L’objectif « Zéro Artificialisation Nette » est un enjeu clé pour la filière du Paysage. La loi Climat et Résilience fait évoluée la définition d’artificialisation des sols, pour avoir un vrai impact notamment sur la protection des espaces naturels, agricoles et forestiers (ENAF). Avant le vote de la loi, seuls ces espaces étaient considérés comme artificialisés. L’article 48 de la loi Climat et Résilience apporte des changements importants en disposant qu’une surface soit naturelle, nue ou couverte d’eau, soit végétalisée, constituant un habitat naturel ou utilisée à usage de cultures est non artificialisée. Un dernier ajout de la CMP est celui dans les objectifs de « Zéro Artificialisation Nette » de « La préservation et la restauration de la biodiversité et de la nature en ville ». La prise en compte de la nature en ville et de la protection de la biodiversité est un élément indispensable à l’émergence d’une densification douce dans les villes de demain.

Modifications concernant la protection des continuités écologiques dans les orientations d’aménagement de programmation

L’article 49 bis D de la loi Climat et Résilience dispose que les orientations d’aménagement de programmation du PLU (ambitions et la stratégie d’une collectivité territoriale en termes d’aménagement), devront définir les actions et opérations nécessaires pour mettre en valeur les continuités écologiques, c’est-à-dire les trames vertes et bleues, ainsi que les actions et opérations nécessaires pour protéger les franges urbaines et rurales. Désormais les collectivités peuvent « définir les conditions dans lesquelles les projets de construction et d’aménagement situés en limite d’un espace agricole intègrent un espace de transition végétalisé non artificialisé entre les espaces agricoles et les espaces urbanisés, ainsi que la localisation préférentielle de cet espace de transition ».

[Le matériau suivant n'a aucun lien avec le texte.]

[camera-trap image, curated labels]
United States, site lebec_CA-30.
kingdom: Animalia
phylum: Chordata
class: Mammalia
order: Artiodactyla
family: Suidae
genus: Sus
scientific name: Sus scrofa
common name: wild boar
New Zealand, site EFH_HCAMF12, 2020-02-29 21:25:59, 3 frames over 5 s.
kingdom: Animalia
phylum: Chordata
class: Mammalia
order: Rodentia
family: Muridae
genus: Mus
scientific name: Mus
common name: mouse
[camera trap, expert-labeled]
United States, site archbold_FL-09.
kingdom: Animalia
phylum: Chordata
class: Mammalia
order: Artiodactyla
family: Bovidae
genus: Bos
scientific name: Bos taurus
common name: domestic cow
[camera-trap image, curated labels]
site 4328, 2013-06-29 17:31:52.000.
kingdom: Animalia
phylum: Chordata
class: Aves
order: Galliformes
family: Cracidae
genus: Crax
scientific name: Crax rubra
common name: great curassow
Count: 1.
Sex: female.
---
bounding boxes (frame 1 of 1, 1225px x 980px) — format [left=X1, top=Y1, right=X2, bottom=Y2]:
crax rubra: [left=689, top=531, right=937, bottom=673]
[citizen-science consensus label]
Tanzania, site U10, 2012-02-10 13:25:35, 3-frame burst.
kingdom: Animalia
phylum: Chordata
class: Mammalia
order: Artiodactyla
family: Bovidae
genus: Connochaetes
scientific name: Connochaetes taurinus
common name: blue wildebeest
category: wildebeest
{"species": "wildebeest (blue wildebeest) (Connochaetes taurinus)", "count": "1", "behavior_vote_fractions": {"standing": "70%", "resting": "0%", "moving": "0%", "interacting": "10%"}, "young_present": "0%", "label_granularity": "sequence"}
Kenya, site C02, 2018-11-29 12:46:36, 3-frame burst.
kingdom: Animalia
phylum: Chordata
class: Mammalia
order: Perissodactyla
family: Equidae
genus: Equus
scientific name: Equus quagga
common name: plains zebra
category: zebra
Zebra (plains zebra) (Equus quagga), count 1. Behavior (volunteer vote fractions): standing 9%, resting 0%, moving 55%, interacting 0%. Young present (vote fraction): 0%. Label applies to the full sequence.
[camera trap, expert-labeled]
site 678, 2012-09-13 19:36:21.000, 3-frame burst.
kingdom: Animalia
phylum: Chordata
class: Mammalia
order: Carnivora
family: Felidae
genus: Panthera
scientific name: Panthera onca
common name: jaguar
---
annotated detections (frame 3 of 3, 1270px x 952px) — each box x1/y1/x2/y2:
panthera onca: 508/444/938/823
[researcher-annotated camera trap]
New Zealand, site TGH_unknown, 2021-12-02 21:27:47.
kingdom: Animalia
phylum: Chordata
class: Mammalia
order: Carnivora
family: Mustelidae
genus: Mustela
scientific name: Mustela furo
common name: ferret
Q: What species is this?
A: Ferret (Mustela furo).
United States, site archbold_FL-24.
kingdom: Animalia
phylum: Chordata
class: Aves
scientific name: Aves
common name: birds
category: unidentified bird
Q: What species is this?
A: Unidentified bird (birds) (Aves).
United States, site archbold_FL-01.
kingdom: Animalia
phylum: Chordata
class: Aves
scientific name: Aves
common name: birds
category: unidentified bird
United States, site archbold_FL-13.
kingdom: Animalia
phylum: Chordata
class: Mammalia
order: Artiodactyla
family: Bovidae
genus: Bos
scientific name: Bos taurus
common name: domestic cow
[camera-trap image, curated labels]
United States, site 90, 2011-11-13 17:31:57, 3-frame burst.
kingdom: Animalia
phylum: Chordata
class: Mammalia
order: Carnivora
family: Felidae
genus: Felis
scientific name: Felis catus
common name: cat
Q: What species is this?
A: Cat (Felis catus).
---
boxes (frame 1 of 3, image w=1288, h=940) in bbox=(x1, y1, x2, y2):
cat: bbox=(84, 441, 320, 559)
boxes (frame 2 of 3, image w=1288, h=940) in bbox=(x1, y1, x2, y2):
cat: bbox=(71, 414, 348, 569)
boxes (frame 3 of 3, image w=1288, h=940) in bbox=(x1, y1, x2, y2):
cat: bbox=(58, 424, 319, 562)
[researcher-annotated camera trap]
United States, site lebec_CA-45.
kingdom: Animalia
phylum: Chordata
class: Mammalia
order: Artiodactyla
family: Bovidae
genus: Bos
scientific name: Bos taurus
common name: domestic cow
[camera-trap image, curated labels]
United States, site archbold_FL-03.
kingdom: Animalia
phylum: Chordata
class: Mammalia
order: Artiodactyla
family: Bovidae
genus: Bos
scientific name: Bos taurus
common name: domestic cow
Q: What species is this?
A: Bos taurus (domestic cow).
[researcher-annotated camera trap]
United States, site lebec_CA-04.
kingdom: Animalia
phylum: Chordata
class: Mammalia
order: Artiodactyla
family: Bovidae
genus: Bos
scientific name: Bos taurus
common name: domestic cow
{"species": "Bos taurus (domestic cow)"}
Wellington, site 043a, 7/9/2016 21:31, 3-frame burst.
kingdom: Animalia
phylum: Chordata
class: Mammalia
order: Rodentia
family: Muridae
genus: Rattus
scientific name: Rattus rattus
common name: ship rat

La disposition crée donc des zones de transition entre espaces artificialisés et espaces agricoles à la charge du pétitionnaire ou de la commune. La zone de transition sera projetée de préférence en dehors des zones dévolues à l’agriculture et répond à l’objectif de limiter les conflits d’usage liés à la poursuite de l’activité agricole et pour les pérenniser dans nos territoires

Un nouvel article pour faciliter la mise en œuvre de dispositifs de « permis de végétaliser »,

Source : Plaine Commune – Grand Paris

L’article additionnel 49 bis FA introduit par le sénateur Jean-Baptiste Blanc facilite la mise en œuvre des dispositifs de « permis de végétaliser » pour les collectivités. Partout en France, de nombreuses collectivités ont expérimenté ce type de démarche avec des succès et des échecs. Le nouvel article en question permet de créer une dérogation explicite au régime d’autorisation d’occupation temporaire (AOT) du domaine public, permettant la gratuité des « permis de végétaliser » existants. Mais l’article dispose que « les personnes publiques ou privées sollicitant le « permis de végétaliser » ne pourront pas en faire un usage lucratif ».

Interdiction des engrais de synthèse

En parallèle de ses actions sur la nature en ville, l’Unep est intervenue pour mieux préciser les modalités de l’article 62 bis introduit au Sénat qui vise à interdire l’utilisation des engrais de synthèse pour les usages non agricoles de manière échelonnée entre 2024 et 2027. Une proposition d’amendement a été envoyée à plusieurs parlementaires sensibles aux enjeux de la filière. L’amendement consistait à inscrire dans la loi, la mise en œuvre d’une étude technique, un ajout des pelouses ornementales à haute fréquentation dans les espaces non concernés et une précision des définitions dans le cadre d’une concertation avec l’ensemble des acteurs (contribution sur les engrais de synthèse accessible uniquement aux adhérents en pièce jointe).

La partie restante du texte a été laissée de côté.